Como característica humana, podemos entender como multitarefa, através de uma abstração do conceito acima apresentado, a execução de duas ou mais atividades ao mesmo tempo por uma única pessoa.

Porém, de acordo com os pesquisadores Clifford Nass, Eyal Ophir e Anthony Wagner da universidade de Standford o cérebro humano não é preparado para trabalhar em multitarefa; nem mesmo as pessoas ditas “multitarefeiras”. Eles provaram isto trabalhando com um grupo de 100 pessoas. Além de concluirem que ninguém é bom em multitarefa, os ditos bons apresentaram um desempenho pior em multitarefa do que os que se julgavam não bons em atividade multitarefa. Link para o artigo aqui.

Um outro artigo, publicado no blog da Harvard Business Review e de autoria de Peter Bregman, também trata dos problemas de se tentar trabalhar em multitarefa e apresenta algumas maneiras de como evitar este tipo de comportamento e pode ser encontrado neste link.

Em 2010 realizei um experimento com 61 voluntários, justamente para investigar, qualitativamente, o desempenho destes colaboradores em mono e multitarefa. O experimento consistia em memorizar e repetir manualmente o preenchimento do quadro apresentado na figura 1 abaixo de duas diferentes maneiras. A primeira era o preenchimento do quadro na vertical, onde o colaborador listava primeiro todos os números, depois toda a sequência de letras e somente ao final a sequência de símbolos. Já na segunda maneira, o colaborador deveria preencher o mesmo quadro, porém em uma sequência horizontal, ou seja, alternando o preenchimento entre números letras e símbolos.


Figura 1 - Quadro para preenchimento monotarefa (vertical) e multitarefa (horizontal)

A primeira sequência é a representação da execução de atividades em regime de monotarefa, uma vez que o colaborador se concentra primeiramente nos número, depois nas letras e, por fim, nos símbolos. A segunda sequência simula um ambiente multitarefa, uma vez que o colaborador alterna entre as três sequências.

A experiência mostrou que todos os participantes, independente de sexo, idade e grau de escolaridade, obtiveram um desempenho em tempo e qualidade sempre pior na segunda sequência, conforme representado na figura 2 abaixo. Repare ainda que, além do desempenho em tempo ter sido pior no segundo caso, todas as entregas foram atrasadas sendo as sequências de números, letras e símbolos finalizadas praticamente ao mesmo tempo, fato que não ocorreu na primeira abordagem, onde os números foram finalizados com aproximadamente 1/3 do tempo total, as letras com 2/3 do tempo e os símbolos ao término do tempo marcado.

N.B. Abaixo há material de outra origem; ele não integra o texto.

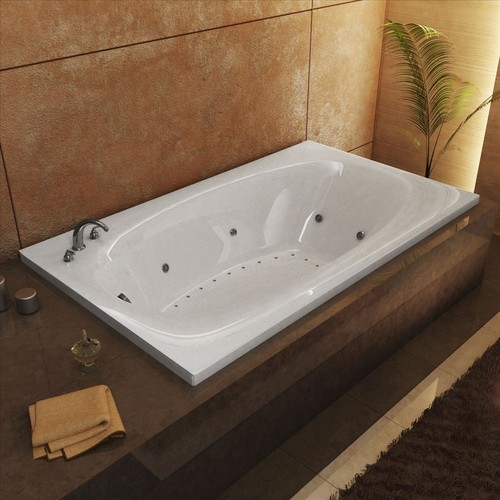 Us There A Whirlpool Tub Shower Combo?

Figura 2 - Comparação dos tempos entre monotarefa (vertical) e multitarefa (horizontal)

Um fator importante para o atraso nas entegas é o tempo de set-up mental que o colaborador utiliza para se “recontextualizar” na atividade que foi abandonada sem ser finalizada.

Outro ponto importante a ser destacado é a queda da qualidade na execução das atividades, uma vez que o colaborador tem que se preocupar com a execução de três sequências ao invés de somente uma. A quantidade de erros na segunda abordagem é significativamente maior que na primeira.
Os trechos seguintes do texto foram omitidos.